La demande au titre des heures non récupérées
M.[O] sollicite la somme de 200 euros au titre d'heures impayées.
En application des articles L. 3121-27 et L 3121-28 du Code du travail « la durée légale de travail effectif des salariés à temps complet est fixée à trente-cinq heures par semaine et toute heure accomplie au-delà de la durée légale hebdomadaire ou de la durée considérée comme équivalente est une heure supplémentaire qui ouvre droit à une majoration salariale ou, le cas échéant, à un repos compensateur équivalent». Au soutien de sa demande M.[O] produit des plannings, tableaux de temps de trajet, comptes rendus, plannings et courriels accréditant l'existence d'une créance de 200 euros. La société PROTELCO conteste l'accomplissement de toute heure supplémentaire et fait observer que les relevés produits par M.[O], établis unilatéralement, sont faux mais elle ne fournit aucun élément permettant de déterminer le temps de travail effectif de son salarié. Elle soutient que celui-ci a fait de fausses déclarations sans le démontrer, la durée de travail déclarée pour la journée du 19 janvier étant exacte quand bien même le détail des horaires était erroné. Vu les éléments du dossier et les observations des parties la Cour dispose d'éléments suffisants pour faire droit à la demande.

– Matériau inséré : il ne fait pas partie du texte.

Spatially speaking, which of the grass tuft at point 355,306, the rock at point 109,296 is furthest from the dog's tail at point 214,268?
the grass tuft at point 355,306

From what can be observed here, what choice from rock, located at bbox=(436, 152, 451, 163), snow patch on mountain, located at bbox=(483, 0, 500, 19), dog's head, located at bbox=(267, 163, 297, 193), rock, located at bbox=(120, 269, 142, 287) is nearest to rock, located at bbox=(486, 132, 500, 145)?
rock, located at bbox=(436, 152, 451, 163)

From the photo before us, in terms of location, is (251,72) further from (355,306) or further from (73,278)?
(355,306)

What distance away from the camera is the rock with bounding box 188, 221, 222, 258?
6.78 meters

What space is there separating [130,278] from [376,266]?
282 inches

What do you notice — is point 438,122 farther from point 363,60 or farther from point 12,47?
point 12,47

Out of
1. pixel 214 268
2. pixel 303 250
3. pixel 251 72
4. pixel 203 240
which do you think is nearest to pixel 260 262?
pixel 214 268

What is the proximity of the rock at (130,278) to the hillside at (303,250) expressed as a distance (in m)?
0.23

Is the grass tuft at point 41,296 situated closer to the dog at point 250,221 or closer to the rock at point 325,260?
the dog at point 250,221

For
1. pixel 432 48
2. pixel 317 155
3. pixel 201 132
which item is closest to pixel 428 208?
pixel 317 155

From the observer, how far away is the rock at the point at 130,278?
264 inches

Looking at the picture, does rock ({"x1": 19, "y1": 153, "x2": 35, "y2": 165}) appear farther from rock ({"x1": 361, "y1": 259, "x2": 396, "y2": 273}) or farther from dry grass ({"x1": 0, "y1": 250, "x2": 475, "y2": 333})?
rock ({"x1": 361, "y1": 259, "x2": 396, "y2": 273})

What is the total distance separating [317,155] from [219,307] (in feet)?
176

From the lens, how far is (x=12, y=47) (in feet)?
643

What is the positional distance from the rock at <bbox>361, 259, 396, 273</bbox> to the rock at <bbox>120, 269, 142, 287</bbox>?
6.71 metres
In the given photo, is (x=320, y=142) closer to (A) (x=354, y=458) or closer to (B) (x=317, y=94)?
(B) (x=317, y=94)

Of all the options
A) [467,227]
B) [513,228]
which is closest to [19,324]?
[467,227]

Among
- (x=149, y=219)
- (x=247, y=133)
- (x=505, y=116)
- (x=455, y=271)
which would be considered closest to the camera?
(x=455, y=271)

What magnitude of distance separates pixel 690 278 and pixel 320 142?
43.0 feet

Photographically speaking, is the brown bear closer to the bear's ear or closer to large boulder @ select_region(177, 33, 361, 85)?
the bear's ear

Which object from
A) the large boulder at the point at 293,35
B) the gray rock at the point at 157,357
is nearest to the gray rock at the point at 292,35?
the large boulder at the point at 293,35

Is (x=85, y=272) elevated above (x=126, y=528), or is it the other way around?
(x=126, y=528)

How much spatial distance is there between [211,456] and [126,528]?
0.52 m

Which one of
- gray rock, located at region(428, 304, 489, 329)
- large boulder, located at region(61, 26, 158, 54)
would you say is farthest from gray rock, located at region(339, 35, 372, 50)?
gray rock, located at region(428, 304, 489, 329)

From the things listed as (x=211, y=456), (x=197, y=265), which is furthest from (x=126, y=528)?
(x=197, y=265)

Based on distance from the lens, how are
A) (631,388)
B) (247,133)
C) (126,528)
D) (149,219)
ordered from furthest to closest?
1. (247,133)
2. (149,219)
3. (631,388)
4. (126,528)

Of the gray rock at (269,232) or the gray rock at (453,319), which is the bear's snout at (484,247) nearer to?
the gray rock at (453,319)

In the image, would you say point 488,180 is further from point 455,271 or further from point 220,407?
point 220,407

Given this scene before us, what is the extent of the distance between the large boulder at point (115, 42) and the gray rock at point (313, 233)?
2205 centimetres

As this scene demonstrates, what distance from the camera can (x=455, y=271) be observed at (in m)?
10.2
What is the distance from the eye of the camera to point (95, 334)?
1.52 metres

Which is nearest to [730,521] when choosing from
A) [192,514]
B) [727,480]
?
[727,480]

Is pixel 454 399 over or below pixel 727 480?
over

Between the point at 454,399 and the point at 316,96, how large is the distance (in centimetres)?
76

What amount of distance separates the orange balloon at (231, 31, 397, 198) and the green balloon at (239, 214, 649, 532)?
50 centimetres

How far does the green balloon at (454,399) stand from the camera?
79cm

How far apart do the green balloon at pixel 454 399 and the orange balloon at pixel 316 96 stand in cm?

L'équité commande d'infirmer le jugement en ce qu'il a condamné l'employeur au paiement d'une indemnité sur le fondement de l'article 700 du code de procédure civile et de débouter les parties de leur demande en cause d'appel.
PAR CES MOTIFS, LA COUR
INFIRME le jugement en toutes ses dispositions
statuant à nouveau et y ajoutant
CONDAMNE la société PROTELCO à payer à M.[O] la somme de 200 euros à titre de salaires
VALIDE le licenciement
DEBOUTE M.[O] du surplus de ses demandes
REJETTE les demandes au titre de l'article 700 du code de procédure civile
CONDAMNE M.[O] aux dépens d'appel et de première instance.